### Dokument
-------

Bogusław Polch zmarł 2 stycznia 2020 roku.
Gwiazdor polskiego komiksu – mówi Tomasz Kołodziejczak, wydawca, pisarz i scenarzysta, dyrektor w wydawnictwie Egmont Polska. - Był bardzo utalentowany i robił wokół siebie wiele szumu. Wiedział, że narysował kilka kultowych albumów i lubił, żeby ludzie zauważali ten fakt. Nie był człowiekiemczłowiekiem fałszywej skromności.
Klasyk. Niekwestionowany król komiksu fantastycznonaukowego. Wychował całe pokolenie fanów i zainspirował mnóstwo artystów. Był pierwszym polskim autorem w PRL-u, który robił komiksy dla dorosłego czytelnika - dodaje Szymon Holcman z wydawnictwa Kultura Gniewu.
Wielka strata dla polskiego komiksu, zgadzają się wszyscy.

-------

### Wyodrębnione wiersze
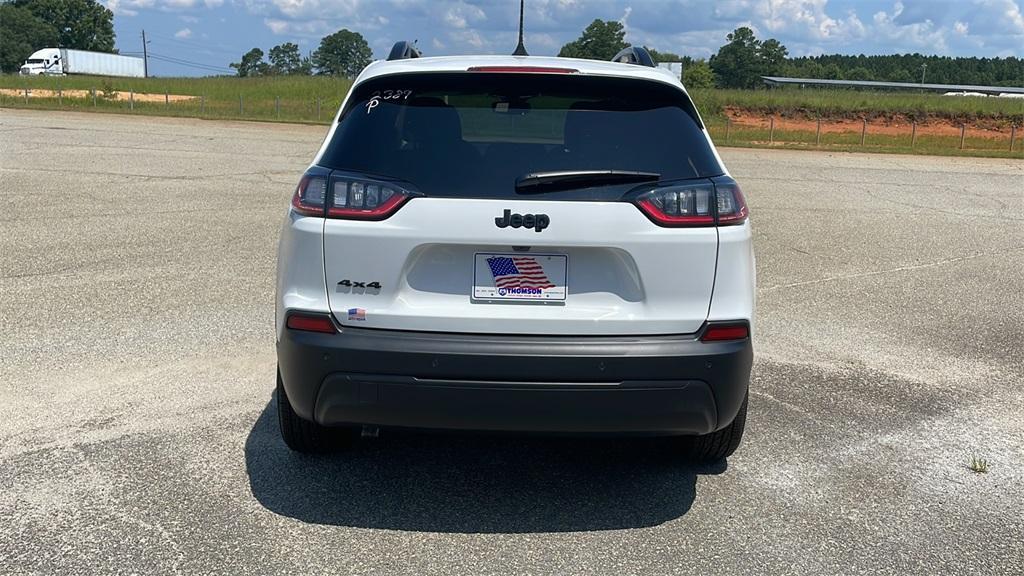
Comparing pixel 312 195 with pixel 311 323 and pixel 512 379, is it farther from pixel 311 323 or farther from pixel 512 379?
pixel 512 379

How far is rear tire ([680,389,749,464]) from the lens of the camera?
3.70m

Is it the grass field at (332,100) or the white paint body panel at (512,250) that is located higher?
the grass field at (332,100)

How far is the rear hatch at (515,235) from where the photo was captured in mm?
3012

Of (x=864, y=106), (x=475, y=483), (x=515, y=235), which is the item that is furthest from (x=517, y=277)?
(x=864, y=106)

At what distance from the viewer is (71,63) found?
85812mm

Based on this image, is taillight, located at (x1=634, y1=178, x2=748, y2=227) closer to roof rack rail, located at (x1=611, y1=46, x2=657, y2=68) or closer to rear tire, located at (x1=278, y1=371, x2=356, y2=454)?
roof rack rail, located at (x1=611, y1=46, x2=657, y2=68)

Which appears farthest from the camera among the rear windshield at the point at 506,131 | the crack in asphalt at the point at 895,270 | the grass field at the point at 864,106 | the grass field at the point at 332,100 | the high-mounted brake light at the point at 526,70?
the grass field at the point at 864,106

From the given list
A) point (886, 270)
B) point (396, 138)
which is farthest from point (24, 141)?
point (396, 138)

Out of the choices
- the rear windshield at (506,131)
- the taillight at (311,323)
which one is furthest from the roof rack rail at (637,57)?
the taillight at (311,323)

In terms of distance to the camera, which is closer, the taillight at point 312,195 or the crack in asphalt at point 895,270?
the taillight at point 312,195

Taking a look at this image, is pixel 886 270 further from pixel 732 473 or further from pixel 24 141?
pixel 24 141

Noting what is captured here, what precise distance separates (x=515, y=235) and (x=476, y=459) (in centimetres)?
134

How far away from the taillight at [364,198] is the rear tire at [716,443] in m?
1.67

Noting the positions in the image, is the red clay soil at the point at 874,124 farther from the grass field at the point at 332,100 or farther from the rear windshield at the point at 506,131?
the rear windshield at the point at 506,131
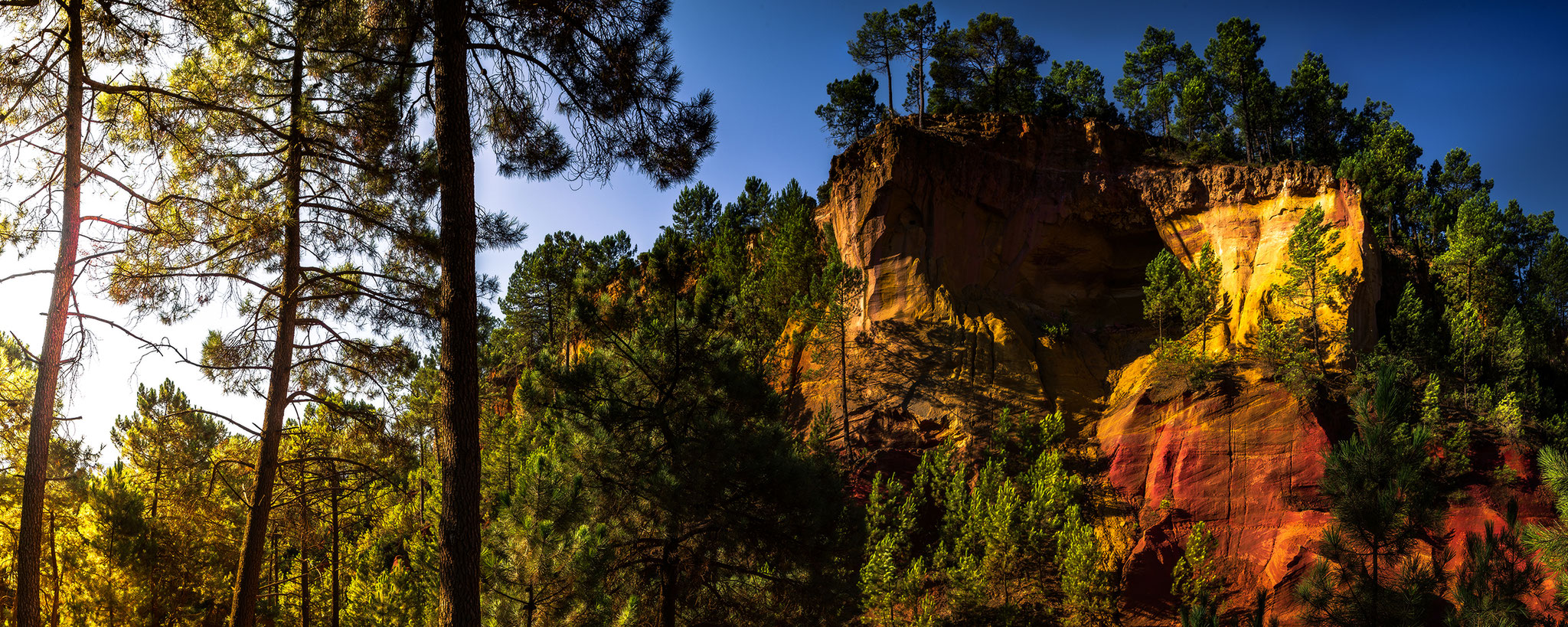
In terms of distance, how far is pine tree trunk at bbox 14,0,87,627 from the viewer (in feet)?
27.5

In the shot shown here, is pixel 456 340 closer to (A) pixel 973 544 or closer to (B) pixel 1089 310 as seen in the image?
(A) pixel 973 544

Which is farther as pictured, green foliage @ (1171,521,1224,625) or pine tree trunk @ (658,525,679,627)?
green foliage @ (1171,521,1224,625)

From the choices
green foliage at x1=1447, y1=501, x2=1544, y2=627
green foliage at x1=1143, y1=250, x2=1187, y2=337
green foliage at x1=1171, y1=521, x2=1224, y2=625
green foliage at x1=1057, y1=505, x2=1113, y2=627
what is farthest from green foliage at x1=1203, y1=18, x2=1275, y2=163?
green foliage at x1=1447, y1=501, x2=1544, y2=627

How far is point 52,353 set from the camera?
8.77 m

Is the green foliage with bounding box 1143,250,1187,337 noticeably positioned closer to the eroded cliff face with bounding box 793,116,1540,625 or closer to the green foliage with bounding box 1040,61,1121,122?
the eroded cliff face with bounding box 793,116,1540,625

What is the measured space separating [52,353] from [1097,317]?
32232mm

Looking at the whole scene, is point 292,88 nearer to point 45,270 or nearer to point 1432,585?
point 45,270

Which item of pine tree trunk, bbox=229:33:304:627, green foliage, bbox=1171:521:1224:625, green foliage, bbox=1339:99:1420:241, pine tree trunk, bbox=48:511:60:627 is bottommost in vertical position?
green foliage, bbox=1171:521:1224:625

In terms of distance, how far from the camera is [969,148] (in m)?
33.4

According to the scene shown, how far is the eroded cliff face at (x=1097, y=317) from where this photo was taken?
2467 cm

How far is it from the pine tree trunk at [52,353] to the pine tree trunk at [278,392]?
6.08 ft

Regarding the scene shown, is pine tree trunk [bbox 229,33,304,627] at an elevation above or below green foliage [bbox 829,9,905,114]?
below

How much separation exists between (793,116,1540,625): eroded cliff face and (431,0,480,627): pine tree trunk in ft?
73.2

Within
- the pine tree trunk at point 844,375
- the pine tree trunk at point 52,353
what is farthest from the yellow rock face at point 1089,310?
the pine tree trunk at point 52,353
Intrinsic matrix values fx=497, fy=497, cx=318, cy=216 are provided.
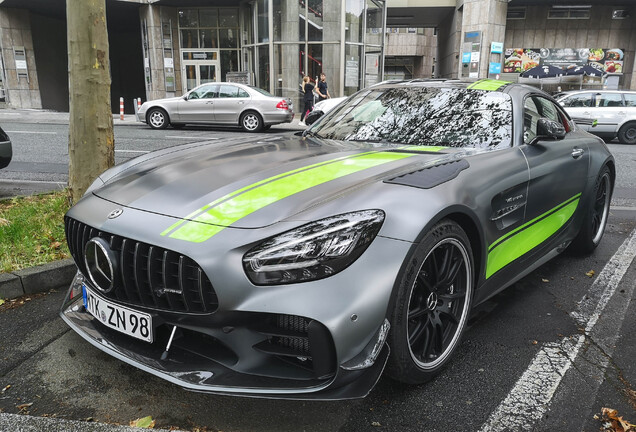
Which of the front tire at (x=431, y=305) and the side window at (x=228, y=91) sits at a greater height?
the side window at (x=228, y=91)

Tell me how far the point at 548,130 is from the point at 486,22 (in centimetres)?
2528

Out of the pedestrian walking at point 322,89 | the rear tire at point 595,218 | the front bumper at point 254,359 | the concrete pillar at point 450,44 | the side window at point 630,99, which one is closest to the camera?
the front bumper at point 254,359

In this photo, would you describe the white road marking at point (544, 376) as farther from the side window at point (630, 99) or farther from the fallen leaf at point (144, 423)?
the side window at point (630, 99)

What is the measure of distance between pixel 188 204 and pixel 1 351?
1.44 m

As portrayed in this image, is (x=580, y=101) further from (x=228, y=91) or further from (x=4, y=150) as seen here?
(x=4, y=150)

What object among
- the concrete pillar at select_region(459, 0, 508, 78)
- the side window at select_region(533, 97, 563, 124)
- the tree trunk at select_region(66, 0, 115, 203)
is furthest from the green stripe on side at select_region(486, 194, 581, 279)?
the concrete pillar at select_region(459, 0, 508, 78)

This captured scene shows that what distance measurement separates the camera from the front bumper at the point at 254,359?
1839 mm

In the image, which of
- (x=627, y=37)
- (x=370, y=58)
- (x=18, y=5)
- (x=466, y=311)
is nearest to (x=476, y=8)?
(x=370, y=58)

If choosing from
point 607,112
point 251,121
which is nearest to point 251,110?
point 251,121

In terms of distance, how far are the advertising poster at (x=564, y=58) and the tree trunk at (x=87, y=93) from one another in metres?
28.3

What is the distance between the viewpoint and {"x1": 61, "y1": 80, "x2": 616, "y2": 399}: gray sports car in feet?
6.12

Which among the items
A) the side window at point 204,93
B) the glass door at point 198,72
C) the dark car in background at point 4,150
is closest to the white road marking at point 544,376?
the dark car in background at point 4,150

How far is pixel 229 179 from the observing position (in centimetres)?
246

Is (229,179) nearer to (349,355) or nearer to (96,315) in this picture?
(96,315)
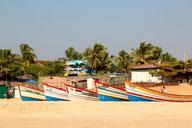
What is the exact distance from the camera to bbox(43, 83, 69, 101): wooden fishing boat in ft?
81.3

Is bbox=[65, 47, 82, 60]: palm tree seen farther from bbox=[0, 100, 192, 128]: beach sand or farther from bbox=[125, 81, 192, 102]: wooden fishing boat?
bbox=[0, 100, 192, 128]: beach sand

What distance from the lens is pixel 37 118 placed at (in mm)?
15203

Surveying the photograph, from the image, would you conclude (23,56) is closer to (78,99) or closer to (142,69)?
(142,69)

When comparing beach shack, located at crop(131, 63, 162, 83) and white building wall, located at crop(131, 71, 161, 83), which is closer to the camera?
beach shack, located at crop(131, 63, 162, 83)

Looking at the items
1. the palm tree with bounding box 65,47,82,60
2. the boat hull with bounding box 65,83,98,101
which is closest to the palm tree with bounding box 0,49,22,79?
the palm tree with bounding box 65,47,82,60

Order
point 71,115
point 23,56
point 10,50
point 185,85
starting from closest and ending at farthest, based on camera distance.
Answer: point 71,115 < point 185,85 < point 10,50 < point 23,56

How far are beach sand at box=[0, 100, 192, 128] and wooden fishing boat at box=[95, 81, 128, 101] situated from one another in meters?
4.14

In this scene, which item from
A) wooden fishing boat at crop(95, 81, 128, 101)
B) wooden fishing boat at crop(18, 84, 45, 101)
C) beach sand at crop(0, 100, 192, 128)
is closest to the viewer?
beach sand at crop(0, 100, 192, 128)

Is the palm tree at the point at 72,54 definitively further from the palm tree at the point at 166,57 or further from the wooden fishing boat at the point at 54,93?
the wooden fishing boat at the point at 54,93

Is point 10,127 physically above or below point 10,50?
below

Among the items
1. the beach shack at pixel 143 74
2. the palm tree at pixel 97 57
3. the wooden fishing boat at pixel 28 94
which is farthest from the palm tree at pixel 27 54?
the wooden fishing boat at pixel 28 94

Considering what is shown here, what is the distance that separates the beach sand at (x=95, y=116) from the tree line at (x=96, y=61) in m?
26.1

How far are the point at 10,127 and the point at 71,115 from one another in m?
3.66

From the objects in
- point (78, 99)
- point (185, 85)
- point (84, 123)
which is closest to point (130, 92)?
point (78, 99)
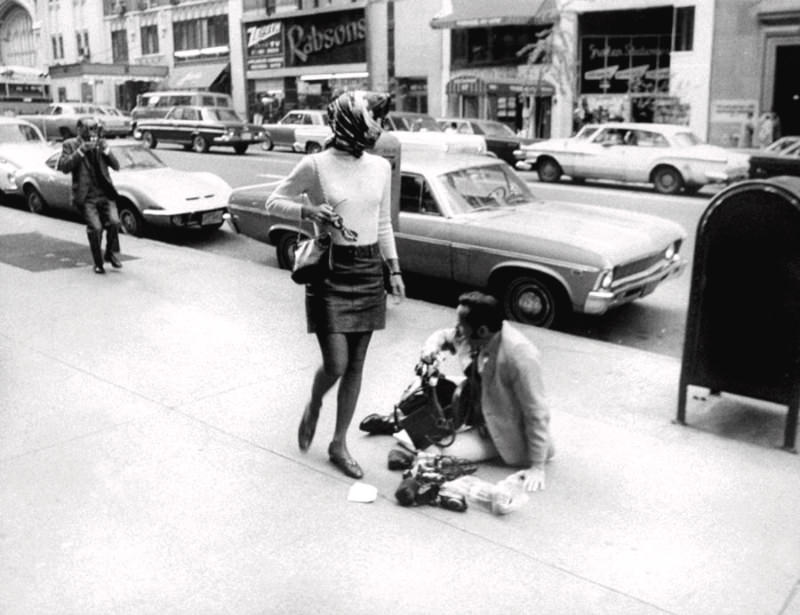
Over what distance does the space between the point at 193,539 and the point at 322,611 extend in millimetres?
820

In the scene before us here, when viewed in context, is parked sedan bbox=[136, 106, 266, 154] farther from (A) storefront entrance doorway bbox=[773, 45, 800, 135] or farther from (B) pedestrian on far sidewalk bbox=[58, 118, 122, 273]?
(B) pedestrian on far sidewalk bbox=[58, 118, 122, 273]

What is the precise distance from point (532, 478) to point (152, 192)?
27.9 ft

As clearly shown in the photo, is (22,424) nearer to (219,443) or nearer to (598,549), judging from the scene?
(219,443)

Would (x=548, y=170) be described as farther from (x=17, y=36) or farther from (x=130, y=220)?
(x=17, y=36)

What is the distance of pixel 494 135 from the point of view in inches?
882

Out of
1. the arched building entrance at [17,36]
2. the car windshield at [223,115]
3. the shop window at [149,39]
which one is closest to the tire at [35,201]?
the car windshield at [223,115]

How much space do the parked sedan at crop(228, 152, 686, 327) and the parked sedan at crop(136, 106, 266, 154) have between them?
62.6 feet

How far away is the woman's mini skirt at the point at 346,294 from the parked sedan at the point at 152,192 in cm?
669

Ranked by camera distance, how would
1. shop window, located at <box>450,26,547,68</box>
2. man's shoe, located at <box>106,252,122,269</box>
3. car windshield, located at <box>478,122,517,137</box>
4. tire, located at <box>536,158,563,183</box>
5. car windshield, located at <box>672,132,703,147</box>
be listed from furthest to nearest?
shop window, located at <box>450,26,547,68</box> → car windshield, located at <box>478,122,517,137</box> → tire, located at <box>536,158,563,183</box> → car windshield, located at <box>672,132,703,147</box> → man's shoe, located at <box>106,252,122,269</box>

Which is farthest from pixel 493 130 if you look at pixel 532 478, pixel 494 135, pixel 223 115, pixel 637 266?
pixel 532 478

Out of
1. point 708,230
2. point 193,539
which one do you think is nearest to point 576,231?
point 708,230

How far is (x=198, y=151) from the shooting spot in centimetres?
2873

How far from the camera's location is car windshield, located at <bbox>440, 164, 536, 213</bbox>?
27.6 ft

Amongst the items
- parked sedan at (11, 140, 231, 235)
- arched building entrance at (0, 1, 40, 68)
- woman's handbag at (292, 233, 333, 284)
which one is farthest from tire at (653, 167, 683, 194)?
arched building entrance at (0, 1, 40, 68)
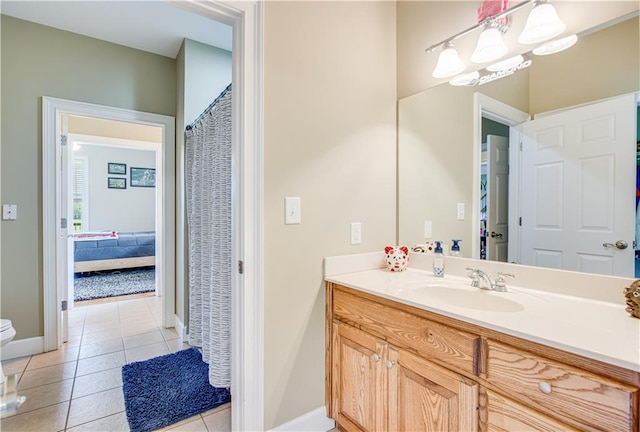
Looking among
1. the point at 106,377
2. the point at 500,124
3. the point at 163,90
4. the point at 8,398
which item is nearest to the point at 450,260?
the point at 500,124

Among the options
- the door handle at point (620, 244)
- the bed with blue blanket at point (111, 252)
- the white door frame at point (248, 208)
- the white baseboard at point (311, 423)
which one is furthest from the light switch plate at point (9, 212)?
the door handle at point (620, 244)

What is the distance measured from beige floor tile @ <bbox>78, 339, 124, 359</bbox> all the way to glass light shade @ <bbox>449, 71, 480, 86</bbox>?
321 centimetres

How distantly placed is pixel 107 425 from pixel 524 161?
2.55 meters

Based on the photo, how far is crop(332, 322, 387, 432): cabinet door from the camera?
4.26 ft

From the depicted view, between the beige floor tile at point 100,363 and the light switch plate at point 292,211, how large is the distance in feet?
6.41

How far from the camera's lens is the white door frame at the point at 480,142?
4.69 feet

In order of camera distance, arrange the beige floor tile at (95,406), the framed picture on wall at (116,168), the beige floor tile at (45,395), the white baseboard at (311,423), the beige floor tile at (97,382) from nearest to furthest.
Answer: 1. the white baseboard at (311,423)
2. the beige floor tile at (95,406)
3. the beige floor tile at (45,395)
4. the beige floor tile at (97,382)
5. the framed picture on wall at (116,168)

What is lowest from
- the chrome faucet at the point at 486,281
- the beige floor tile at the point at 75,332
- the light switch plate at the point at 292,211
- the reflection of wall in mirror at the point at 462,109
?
the beige floor tile at the point at 75,332

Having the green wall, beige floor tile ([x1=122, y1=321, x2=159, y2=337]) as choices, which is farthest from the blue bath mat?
the green wall

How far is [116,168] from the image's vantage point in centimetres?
664

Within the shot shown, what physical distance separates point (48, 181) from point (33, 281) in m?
0.85

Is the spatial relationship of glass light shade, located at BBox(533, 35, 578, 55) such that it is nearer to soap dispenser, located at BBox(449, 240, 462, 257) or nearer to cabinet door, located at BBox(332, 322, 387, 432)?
soap dispenser, located at BBox(449, 240, 462, 257)

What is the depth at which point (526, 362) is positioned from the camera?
854 millimetres

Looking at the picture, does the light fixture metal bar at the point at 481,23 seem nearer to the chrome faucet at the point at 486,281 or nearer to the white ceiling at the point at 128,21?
the chrome faucet at the point at 486,281
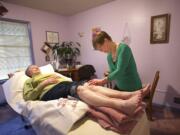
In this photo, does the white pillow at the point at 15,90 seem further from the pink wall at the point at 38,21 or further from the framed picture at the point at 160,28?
the framed picture at the point at 160,28

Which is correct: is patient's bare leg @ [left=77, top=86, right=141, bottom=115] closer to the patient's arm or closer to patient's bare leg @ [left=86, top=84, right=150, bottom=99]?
patient's bare leg @ [left=86, top=84, right=150, bottom=99]

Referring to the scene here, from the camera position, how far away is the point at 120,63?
4.16ft

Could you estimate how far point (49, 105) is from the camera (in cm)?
110

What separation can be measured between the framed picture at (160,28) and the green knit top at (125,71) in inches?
50.3

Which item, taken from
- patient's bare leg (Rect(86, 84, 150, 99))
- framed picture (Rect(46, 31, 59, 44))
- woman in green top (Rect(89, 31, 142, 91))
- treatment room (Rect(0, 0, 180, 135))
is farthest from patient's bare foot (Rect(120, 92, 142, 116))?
framed picture (Rect(46, 31, 59, 44))

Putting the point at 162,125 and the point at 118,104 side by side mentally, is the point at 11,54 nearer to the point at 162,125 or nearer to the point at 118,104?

-------

### Zadania do wykonania
1. W części wierszy, która otwiera się wierszem zawierającym „In order of”, a zamyka wierszem zawierającym „854 millimetres”, należy zmienić „light switch plate” na „wall switch plate” i podać tę część ponownie, pozostawiając resztę bez zmian.
2. Należy dopisać dalszy ciąg tekstu o śmierci Bogusława Polcha, zaczynając po jego ostatnim zdaniu.

### Wyniki kolejnych zadań
1.
In order of camera distance, arrange the beige floor tile at (95,406), the framed picture on wall at (116,168), the beige floor tile at (45,395), the white baseboard at (311,423), the beige floor tile at (97,382) from nearest to furthest.
Answer: 1. the white baseboard at (311,423)
2. the beige floor tile at (95,406)
3. the beige floor tile at (45,395)
4. the beige floor tile at (97,382)
5. the framed picture on wall at (116,168)

What is lowest from
- the chrome faucet at the point at 486,281
- the beige floor tile at the point at 75,332
- the wall switch plate at the point at 292,211
- the reflection of wall in mirror at the point at 462,109
?
the beige floor tile at the point at 75,332

Having the green wall, beige floor tile ([x1=122, y1=321, x2=159, y2=337]) as choices, which is farthest from the blue bath mat?
the green wall

How far is [116,168] from the image's vantage point in centimetres?
664

Within the shot shown, what physical distance separates point (48, 181) from point (33, 281) in m?
0.85

Is the spatial relationship of glass light shade, located at BBox(533, 35, 578, 55) such that it is nearer to soap dispenser, located at BBox(449, 240, 462, 257) or nearer to cabinet door, located at BBox(332, 322, 387, 432)?
soap dispenser, located at BBox(449, 240, 462, 257)

What is the depth at which point (526, 362) is positioned from the camera?
854 millimetres

2.
Bogusław Polch urodził się w 1941 roku pod Brześciem nad Bugiem. Rysował już jako nastolatek. W liceum plastycznym dzielił ławkę z Grzegorzem Rosińskim, późniejszym gigantem europejskiego komiksu, współautorem Thorgala i Szninkla. Już wtedy interesował się fantastyką. Mając 17 lat debiutował w harcerskiej gazetce "Korespondent Wszędobylski" komiksami o wiele mówiących tytułach: "Wyprawa via kosmos i Słoneczny rejs Przygody".
Twarz najsłynniejszego milicjanta
Profesjonalną karierę rozpoczął w 1970 roku. Dzięki poleceniu przez Rosińskiego dostał wtedy pracę przy serii o kapitanie Żbiku. Dziś, w dobie wszędobylskich superbohaterów i dziesiątek komiksowych tytułów dostępnych w księgarniach, trudno sobie wyobrazić, jak popularna była seria o dzielnym milicjancie. Ale w latach 70. każdy Żbik był olbrzymim wydarzeniem.
Obecnie średni nakład komiksu w Polsce to mniej więcej 1000 egzemplarzy. Pierwsze wydanie rysowanego przez Polcha «Złotego» "Mauritiusa" z 1971 roku miało nakład 100 tysięcy, drugie – z 1980 roku, gdy w Polsce były już problemy z dostępem do papieru – 200 tysięcy.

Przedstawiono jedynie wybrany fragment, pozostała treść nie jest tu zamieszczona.